* **Challenge 1**
Reproduce the records that follow the passage word for word, omitting the pictures.

* **Passage provided**
◇ ◇ ◇ ◇

When I was a child, my father, a devotee of the Hindu god Shiva, would walk to a nearby temple every Monday to worship his favorite god. We lived in a one-room house in a small village in Gujarat. My father was a farm worker, and his visit to the temple on Mondays was one of the few respites in his life.
One day, in 1976, the temple priest – a Brahmin – told my father that he was no longer allowed to enter the temple. My family belongs to the so-called ‘untouchable’ caste. Yes, the same untouchability that was abolished by the Indian constitution in 1950.
But ‘upper’ caste villagers were feeling increasingly uncomfortable sharing the temple with ‘untouchables’ and the Brahmin priest told my father he was no longer welcome at the temple.
I am a corporate lawyer in the United Kingdom. My life today is a world apart from that one-room house in which five of us lived a crowded and precarious existence at the margin of our village. But I was reminded of this incident – and many other similar humiliations – when I read an Economist article, published on the first day of 2022, in which the author wonders ‘Why Brahmins lead Western firms but rarely Indian ones’.

◇ ◇ ◇ ◇

* **Challenge 2**
In the passage about the village temple, why did the priest tell the writer's father he was no longer welcome there? Answer in one to three sentences.

* **Raw records**
◇ ◇ ◇ ◇

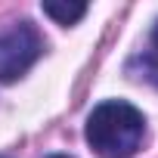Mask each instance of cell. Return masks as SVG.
Returning a JSON list of instances; mask_svg holds the SVG:
<instances>
[{
	"label": "cell",
	"mask_w": 158,
	"mask_h": 158,
	"mask_svg": "<svg viewBox=\"0 0 158 158\" xmlns=\"http://www.w3.org/2000/svg\"><path fill=\"white\" fill-rule=\"evenodd\" d=\"M146 133V118L136 106L124 99L99 102L87 118V143L99 158H130L139 152Z\"/></svg>",
	"instance_id": "obj_1"
},
{
	"label": "cell",
	"mask_w": 158,
	"mask_h": 158,
	"mask_svg": "<svg viewBox=\"0 0 158 158\" xmlns=\"http://www.w3.org/2000/svg\"><path fill=\"white\" fill-rule=\"evenodd\" d=\"M0 158H6V155H0Z\"/></svg>",
	"instance_id": "obj_6"
},
{
	"label": "cell",
	"mask_w": 158,
	"mask_h": 158,
	"mask_svg": "<svg viewBox=\"0 0 158 158\" xmlns=\"http://www.w3.org/2000/svg\"><path fill=\"white\" fill-rule=\"evenodd\" d=\"M47 158H71V155H47Z\"/></svg>",
	"instance_id": "obj_5"
},
{
	"label": "cell",
	"mask_w": 158,
	"mask_h": 158,
	"mask_svg": "<svg viewBox=\"0 0 158 158\" xmlns=\"http://www.w3.org/2000/svg\"><path fill=\"white\" fill-rule=\"evenodd\" d=\"M44 37L31 22H16L0 31V84H13L40 59Z\"/></svg>",
	"instance_id": "obj_2"
},
{
	"label": "cell",
	"mask_w": 158,
	"mask_h": 158,
	"mask_svg": "<svg viewBox=\"0 0 158 158\" xmlns=\"http://www.w3.org/2000/svg\"><path fill=\"white\" fill-rule=\"evenodd\" d=\"M152 47H155V56H158V22H155V31H152Z\"/></svg>",
	"instance_id": "obj_4"
},
{
	"label": "cell",
	"mask_w": 158,
	"mask_h": 158,
	"mask_svg": "<svg viewBox=\"0 0 158 158\" xmlns=\"http://www.w3.org/2000/svg\"><path fill=\"white\" fill-rule=\"evenodd\" d=\"M44 13L50 19H56L59 25H74L77 19L87 16V3H44Z\"/></svg>",
	"instance_id": "obj_3"
}]
</instances>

◇ ◇ ◇ ◇

* **Complete output 1**
Mask each instance of cell. Return masks as SVG.
Returning a JSON list of instances; mask_svg holds the SVG:
<instances>
[{
	"label": "cell",
	"mask_w": 158,
	"mask_h": 158,
	"mask_svg": "<svg viewBox=\"0 0 158 158\" xmlns=\"http://www.w3.org/2000/svg\"><path fill=\"white\" fill-rule=\"evenodd\" d=\"M146 133V118L136 106L124 99L99 102L87 118V143L99 158H130L139 152Z\"/></svg>",
	"instance_id": "obj_1"
},
{
	"label": "cell",
	"mask_w": 158,
	"mask_h": 158,
	"mask_svg": "<svg viewBox=\"0 0 158 158\" xmlns=\"http://www.w3.org/2000/svg\"><path fill=\"white\" fill-rule=\"evenodd\" d=\"M0 158H6V155H0Z\"/></svg>",
	"instance_id": "obj_6"
},
{
	"label": "cell",
	"mask_w": 158,
	"mask_h": 158,
	"mask_svg": "<svg viewBox=\"0 0 158 158\" xmlns=\"http://www.w3.org/2000/svg\"><path fill=\"white\" fill-rule=\"evenodd\" d=\"M47 158H71V155H47Z\"/></svg>",
	"instance_id": "obj_5"
},
{
	"label": "cell",
	"mask_w": 158,
	"mask_h": 158,
	"mask_svg": "<svg viewBox=\"0 0 158 158\" xmlns=\"http://www.w3.org/2000/svg\"><path fill=\"white\" fill-rule=\"evenodd\" d=\"M44 37L31 22H16L0 31V84H13L40 59Z\"/></svg>",
	"instance_id": "obj_2"
},
{
	"label": "cell",
	"mask_w": 158,
	"mask_h": 158,
	"mask_svg": "<svg viewBox=\"0 0 158 158\" xmlns=\"http://www.w3.org/2000/svg\"><path fill=\"white\" fill-rule=\"evenodd\" d=\"M152 47H155V56H158V22H155V31H152Z\"/></svg>",
	"instance_id": "obj_4"
},
{
	"label": "cell",
	"mask_w": 158,
	"mask_h": 158,
	"mask_svg": "<svg viewBox=\"0 0 158 158\" xmlns=\"http://www.w3.org/2000/svg\"><path fill=\"white\" fill-rule=\"evenodd\" d=\"M44 13L50 19H56L59 25H74L77 19L87 16V3H44Z\"/></svg>",
	"instance_id": "obj_3"
}]
</instances>

* **Complete output 2**
The writer's family belongs to the so-called "untouchable" caste. "Upper" caste villagers were feeling increasingly uncomfortable sharing the temple with "untouchables," so the Brahmin priest told the father he could no longer enter.